== Выбранный отрывок ==
------------------------------------------------------------

В 4-м альманахе «Шиповника» (СПб., 1908) Андреев опубликовал новый вариант пятой картины «Жизни Человека», предпослав ему обстоятельный автокомментарий-примечание, в котором изложил причины создания и суть новой трактовки финала пьесы. Критика отметила неблагоприятную для цельного восприятия произведения форму подачи этого варианта — отдельно от основного текста. Литературный обозреватель «Русского богатства» поставил также под сомнение целесообразность подобных изменений, призванных, по замыслу автора, завершить «всеобъемлющее изображение человеческой жизни». Последнего, утверждал критик, никакой художественный образ, даже самый типический, дать не может, и «если художник станет на путь вариантов, он будет гоняться за своей тенью, вечно изменчивой, ибо вечно изменчив он сам» (Русское богатство, 1908, № 5, отд. II, с. 153).

------------------------------------------------------------

== Выдержка из данных ==
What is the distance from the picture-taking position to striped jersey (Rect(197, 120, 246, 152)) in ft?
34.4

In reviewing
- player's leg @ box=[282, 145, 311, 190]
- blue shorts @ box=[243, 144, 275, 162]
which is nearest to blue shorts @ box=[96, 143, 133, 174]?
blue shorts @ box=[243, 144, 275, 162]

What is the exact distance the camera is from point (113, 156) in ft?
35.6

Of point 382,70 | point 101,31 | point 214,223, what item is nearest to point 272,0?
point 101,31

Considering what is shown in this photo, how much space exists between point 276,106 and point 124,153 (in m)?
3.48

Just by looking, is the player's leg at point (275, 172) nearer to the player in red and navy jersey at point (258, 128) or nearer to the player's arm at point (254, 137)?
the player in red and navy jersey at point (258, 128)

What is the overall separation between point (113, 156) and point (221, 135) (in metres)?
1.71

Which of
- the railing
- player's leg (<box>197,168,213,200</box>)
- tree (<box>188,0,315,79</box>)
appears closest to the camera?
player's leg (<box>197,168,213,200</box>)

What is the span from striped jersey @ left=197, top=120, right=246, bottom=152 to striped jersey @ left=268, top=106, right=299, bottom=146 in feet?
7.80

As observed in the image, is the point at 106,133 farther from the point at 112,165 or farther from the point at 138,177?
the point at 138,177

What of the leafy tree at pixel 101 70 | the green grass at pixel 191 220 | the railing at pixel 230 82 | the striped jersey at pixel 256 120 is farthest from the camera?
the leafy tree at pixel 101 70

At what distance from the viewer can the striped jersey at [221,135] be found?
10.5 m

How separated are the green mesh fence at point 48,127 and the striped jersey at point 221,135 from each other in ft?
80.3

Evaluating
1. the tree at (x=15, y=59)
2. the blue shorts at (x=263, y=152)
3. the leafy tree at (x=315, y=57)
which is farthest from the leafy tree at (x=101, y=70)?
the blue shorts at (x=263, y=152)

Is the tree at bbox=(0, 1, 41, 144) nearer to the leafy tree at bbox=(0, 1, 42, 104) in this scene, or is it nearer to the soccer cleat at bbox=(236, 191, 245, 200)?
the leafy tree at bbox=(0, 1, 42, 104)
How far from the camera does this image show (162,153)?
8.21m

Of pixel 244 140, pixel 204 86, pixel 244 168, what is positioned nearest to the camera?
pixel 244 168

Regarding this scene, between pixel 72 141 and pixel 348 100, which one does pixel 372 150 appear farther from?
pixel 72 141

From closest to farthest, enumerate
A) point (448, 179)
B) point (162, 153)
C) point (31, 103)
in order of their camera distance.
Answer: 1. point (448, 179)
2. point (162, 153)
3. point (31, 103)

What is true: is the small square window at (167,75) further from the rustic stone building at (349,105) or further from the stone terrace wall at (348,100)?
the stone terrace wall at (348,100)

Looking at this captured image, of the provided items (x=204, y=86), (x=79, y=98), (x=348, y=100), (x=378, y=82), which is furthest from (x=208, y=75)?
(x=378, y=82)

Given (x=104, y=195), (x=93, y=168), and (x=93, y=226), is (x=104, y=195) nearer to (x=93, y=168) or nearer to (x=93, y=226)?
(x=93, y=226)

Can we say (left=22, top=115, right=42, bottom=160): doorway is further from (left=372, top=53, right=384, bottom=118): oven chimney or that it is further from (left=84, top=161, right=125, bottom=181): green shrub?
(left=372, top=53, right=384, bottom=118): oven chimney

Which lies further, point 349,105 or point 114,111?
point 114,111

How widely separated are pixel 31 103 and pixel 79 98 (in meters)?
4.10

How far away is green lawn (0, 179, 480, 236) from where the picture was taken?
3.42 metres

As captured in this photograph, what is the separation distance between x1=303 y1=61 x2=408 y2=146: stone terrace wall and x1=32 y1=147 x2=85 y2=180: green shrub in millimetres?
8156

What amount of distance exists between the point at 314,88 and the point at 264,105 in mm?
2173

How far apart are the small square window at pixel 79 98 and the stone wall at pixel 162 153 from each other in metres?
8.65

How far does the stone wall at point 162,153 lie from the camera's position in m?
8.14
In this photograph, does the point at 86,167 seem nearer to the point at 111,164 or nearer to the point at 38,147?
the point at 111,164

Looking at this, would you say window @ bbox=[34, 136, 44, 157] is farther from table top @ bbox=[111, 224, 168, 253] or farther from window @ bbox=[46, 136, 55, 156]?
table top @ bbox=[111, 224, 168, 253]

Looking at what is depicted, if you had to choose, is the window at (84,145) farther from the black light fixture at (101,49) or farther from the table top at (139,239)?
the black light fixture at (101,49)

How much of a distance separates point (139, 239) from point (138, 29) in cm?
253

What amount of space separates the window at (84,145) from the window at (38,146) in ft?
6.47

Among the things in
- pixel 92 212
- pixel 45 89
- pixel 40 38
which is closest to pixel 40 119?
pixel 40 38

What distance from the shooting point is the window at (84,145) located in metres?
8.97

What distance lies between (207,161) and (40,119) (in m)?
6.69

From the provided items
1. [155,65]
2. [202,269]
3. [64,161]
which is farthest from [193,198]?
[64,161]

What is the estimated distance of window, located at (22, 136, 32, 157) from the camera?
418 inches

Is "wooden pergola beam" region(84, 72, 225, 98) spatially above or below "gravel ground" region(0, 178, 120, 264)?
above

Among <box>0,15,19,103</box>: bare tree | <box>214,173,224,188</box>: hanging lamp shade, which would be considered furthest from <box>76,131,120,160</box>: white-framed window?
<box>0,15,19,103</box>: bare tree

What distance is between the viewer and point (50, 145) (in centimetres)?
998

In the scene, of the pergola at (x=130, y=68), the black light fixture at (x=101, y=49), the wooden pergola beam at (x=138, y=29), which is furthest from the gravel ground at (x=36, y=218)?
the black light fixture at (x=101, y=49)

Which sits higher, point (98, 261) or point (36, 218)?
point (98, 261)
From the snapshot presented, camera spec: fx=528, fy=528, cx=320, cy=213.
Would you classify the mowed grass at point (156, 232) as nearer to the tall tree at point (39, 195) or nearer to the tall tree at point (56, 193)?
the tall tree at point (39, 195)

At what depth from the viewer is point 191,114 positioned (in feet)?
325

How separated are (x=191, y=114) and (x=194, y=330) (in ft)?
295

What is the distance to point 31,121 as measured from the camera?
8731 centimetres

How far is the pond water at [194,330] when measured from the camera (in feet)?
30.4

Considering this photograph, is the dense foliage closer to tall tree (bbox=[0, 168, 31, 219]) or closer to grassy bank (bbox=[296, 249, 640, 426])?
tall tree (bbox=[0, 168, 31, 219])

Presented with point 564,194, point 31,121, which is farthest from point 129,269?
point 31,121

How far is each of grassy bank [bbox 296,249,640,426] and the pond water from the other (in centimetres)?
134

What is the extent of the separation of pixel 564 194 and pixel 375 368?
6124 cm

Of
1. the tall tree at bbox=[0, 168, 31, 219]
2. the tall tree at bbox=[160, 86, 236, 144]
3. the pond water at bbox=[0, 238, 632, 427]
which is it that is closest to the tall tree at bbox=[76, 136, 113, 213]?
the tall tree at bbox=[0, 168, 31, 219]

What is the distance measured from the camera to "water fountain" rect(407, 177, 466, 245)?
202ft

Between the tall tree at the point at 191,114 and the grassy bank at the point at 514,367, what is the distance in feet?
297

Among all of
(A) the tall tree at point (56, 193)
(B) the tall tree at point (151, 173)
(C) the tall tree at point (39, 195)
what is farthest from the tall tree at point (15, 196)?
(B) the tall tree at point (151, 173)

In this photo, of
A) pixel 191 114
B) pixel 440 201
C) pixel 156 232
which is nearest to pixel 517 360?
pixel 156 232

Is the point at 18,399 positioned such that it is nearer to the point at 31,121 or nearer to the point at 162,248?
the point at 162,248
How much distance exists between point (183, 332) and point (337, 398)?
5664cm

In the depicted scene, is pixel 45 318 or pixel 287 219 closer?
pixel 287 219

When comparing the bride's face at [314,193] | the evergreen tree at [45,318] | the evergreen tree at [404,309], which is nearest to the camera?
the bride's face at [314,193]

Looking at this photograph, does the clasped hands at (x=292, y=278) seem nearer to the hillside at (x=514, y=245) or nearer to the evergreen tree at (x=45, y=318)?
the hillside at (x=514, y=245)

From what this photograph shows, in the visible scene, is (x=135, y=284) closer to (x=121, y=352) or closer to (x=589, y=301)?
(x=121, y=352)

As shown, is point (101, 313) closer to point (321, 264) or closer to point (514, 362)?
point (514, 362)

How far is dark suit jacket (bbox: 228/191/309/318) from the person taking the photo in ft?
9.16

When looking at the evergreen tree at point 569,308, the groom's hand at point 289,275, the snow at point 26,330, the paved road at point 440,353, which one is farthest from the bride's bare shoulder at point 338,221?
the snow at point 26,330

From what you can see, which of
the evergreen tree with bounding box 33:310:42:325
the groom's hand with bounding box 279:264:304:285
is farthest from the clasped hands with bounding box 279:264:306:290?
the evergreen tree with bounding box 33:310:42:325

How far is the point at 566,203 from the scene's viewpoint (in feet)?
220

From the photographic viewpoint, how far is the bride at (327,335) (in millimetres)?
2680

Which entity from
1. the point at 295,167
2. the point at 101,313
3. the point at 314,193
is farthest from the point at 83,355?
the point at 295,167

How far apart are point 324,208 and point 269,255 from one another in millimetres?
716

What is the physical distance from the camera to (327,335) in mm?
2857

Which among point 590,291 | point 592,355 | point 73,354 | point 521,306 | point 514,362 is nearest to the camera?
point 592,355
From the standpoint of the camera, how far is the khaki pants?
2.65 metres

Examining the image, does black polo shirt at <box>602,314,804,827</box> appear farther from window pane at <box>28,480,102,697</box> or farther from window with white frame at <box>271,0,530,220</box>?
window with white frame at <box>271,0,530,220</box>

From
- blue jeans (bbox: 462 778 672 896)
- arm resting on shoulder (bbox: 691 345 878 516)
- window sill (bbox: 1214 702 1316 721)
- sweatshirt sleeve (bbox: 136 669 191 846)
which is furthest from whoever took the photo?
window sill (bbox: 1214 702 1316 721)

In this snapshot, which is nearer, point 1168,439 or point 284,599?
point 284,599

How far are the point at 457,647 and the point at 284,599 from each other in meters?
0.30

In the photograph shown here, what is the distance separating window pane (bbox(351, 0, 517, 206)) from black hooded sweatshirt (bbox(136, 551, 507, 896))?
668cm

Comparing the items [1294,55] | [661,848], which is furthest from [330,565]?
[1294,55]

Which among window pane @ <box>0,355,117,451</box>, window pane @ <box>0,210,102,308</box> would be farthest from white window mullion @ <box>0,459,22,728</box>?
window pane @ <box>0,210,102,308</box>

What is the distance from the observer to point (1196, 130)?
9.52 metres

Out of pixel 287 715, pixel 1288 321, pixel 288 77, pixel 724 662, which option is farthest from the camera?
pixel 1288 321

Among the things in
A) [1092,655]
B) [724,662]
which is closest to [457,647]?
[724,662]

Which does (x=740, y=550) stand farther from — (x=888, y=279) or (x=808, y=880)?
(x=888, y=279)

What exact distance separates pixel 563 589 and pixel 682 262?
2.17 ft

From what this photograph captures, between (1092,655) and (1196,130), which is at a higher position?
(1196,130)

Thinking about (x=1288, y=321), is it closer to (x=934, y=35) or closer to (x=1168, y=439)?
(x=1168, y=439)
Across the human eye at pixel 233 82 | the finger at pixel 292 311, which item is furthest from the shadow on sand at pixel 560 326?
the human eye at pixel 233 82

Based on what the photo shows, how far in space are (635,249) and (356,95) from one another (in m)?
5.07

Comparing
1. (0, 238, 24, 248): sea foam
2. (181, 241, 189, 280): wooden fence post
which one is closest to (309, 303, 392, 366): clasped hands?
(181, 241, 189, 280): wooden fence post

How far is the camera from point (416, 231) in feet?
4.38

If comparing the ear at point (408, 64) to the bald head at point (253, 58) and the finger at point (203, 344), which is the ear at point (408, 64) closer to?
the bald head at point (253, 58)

------------------------------------------------------------

== Что сделать ==
Выпишите из отрывка о новом варианте пятой картины «Жизни Человека» фрагмент, начиная со слов «В 4-м альманахе» и заканчивая словами «II, с. 153).». Листинг никак не связан с отрывком.

== Результат выполнения ==
В 4-м альманахе «Шиповника» (СПб., 1908) Андреев опубликовал новый вариант пятой картины «Жизни Человека», предпослав ему обстоятельный автокомментарий-примечание, в котором изложил причины создания и суть новой трактовки финала пьесы. Критика отметила неблагоприятную для цельного восприятия произведения форму подачи этого варианта — отдельно от основного текста. Литературный обозреватель «Русского богатства» поставил также под сомнение целесообразность подобных изменений, призванных, по замыслу автора, завершить «всеобъемлющее изображение человеческой жизни». Последнего, утверждал критик, никакой художественный образ, даже самый типический, дать не может, и «если художник станет на путь вариантов, он будет гоняться за своей тенью, вечно изменчивой, ибо вечно изменчив он сам» (Русское богатство, 1908, № 5, отд. II, с. 153).